By default, the current working directory will be automatically registered, making the system more intuitive for small projects running locally.
Benefits of the Proposed Change
- No More Manual Class Registration – Libraries using Unitxt will no longer need to register their classes manually.
- Improved Usability for Small Projects – Projects operating within a single working directory will work seamlessly using relative imports.
- Support for Larger Projects – Projects without a formal package structure can register their main directories and use relative imports.
This change will make Unitxt more user-friendly, reduce setup complexity, and improve error handling.
This issue is stale because it has been open for 30 days with no activity.
This issue was closed because it has been inactive for 14 days since being marked as stale.
This is still worked on .Right?
This issue is stale because it has been open for 30 days with no activity.
Still is still important.
This issue is stale because it has been open for 30 days with no activity.
Still worked on in #1713
@yoavkatz , the look of the catalog (as suggested in PR #1713) is evidently not backward compatible. the __type__ field is defined differently: module and class (PR) vs snake (thus far). @elronbandel identified this as a problem preventing from accepting. The PR contains a utility that runs all the prepare files to 'face-lift' the catalog. Utility that needs to be run once per project (over the prepare files of the project). So backward compatibility is resolved within minutes. Please share your view about this issue.

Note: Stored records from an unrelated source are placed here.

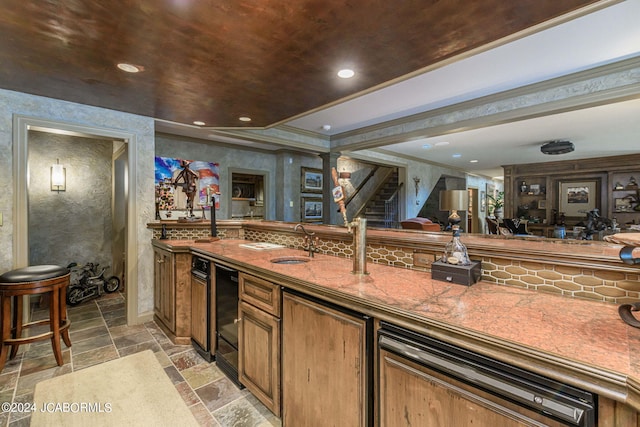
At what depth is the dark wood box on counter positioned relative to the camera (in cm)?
139

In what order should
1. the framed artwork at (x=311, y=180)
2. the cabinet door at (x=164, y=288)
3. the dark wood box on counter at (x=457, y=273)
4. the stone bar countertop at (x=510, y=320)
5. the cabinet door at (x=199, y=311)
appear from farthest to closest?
the framed artwork at (x=311, y=180) < the cabinet door at (x=164, y=288) < the cabinet door at (x=199, y=311) < the dark wood box on counter at (x=457, y=273) < the stone bar countertop at (x=510, y=320)

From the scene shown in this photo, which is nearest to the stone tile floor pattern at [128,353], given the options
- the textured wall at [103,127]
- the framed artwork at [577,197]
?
the textured wall at [103,127]

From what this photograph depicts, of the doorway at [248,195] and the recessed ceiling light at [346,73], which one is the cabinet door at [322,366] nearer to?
the recessed ceiling light at [346,73]

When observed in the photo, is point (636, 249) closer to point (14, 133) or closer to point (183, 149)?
point (14, 133)

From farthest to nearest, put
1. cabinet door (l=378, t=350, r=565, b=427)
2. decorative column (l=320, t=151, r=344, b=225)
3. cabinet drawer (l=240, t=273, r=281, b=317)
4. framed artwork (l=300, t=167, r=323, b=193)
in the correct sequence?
framed artwork (l=300, t=167, r=323, b=193) → decorative column (l=320, t=151, r=344, b=225) → cabinet drawer (l=240, t=273, r=281, b=317) → cabinet door (l=378, t=350, r=565, b=427)

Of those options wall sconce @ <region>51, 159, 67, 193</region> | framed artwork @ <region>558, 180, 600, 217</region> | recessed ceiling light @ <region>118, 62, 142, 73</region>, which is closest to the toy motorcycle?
wall sconce @ <region>51, 159, 67, 193</region>

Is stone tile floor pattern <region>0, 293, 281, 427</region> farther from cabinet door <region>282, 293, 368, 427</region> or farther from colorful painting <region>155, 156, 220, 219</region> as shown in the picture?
colorful painting <region>155, 156, 220, 219</region>

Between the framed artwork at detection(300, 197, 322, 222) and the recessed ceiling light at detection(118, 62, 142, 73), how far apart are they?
481 cm

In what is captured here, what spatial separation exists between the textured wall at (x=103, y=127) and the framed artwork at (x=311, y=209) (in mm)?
3798


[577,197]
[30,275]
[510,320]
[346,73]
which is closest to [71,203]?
[30,275]

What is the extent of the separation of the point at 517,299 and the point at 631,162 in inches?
327

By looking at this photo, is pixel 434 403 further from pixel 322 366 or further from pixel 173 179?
pixel 173 179

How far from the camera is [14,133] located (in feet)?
8.68

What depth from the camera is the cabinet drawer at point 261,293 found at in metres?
1.66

This issue is stale because it has been open for 30 days with no activity.
This issue was closed because it has been inactive for 14 days since being marked as stale.
This is still an important issue that people struggle with.

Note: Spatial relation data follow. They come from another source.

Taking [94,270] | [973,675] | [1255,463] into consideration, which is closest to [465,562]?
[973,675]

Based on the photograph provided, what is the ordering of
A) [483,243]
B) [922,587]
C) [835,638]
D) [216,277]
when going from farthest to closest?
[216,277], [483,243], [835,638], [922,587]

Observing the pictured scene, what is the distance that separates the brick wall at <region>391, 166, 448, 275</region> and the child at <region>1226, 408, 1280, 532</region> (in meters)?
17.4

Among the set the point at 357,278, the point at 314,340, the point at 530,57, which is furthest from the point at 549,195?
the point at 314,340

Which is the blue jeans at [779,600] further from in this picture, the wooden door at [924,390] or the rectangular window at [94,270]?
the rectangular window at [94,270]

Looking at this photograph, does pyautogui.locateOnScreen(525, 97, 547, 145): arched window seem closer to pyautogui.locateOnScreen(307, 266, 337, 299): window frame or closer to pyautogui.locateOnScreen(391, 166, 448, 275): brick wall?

Hi @yoavkatz , I already prepared a PR to solve this, as to all unitxt classes.
The version uses a new unitxt catalog, where each __type__ is expressed as a dict of module and class.
However, being backward compatible, it can also live with the current unitxt catalog where each __type__ is expressed as snake_case of the relevant class (no reflection of any module). The way the PR finds the module is (mainly) a simple grep over the files under src/unitxt.
In other words: we can offer the users a version that does not invoke register_all_artifacts upfront (in the __init__), employing, instead, and only for the needed classes - a grep. No other change to the code or the catalog.
Will that be of interest to you until @elronbandel will decide what to do with the above mentioned full PR?
This issue is stale because it has been open for 30 days with no activity.
This issue was closed because it has been inactive for 14 days since being marked as stale.
This issue is stale because it has been open for 30 days with no activity.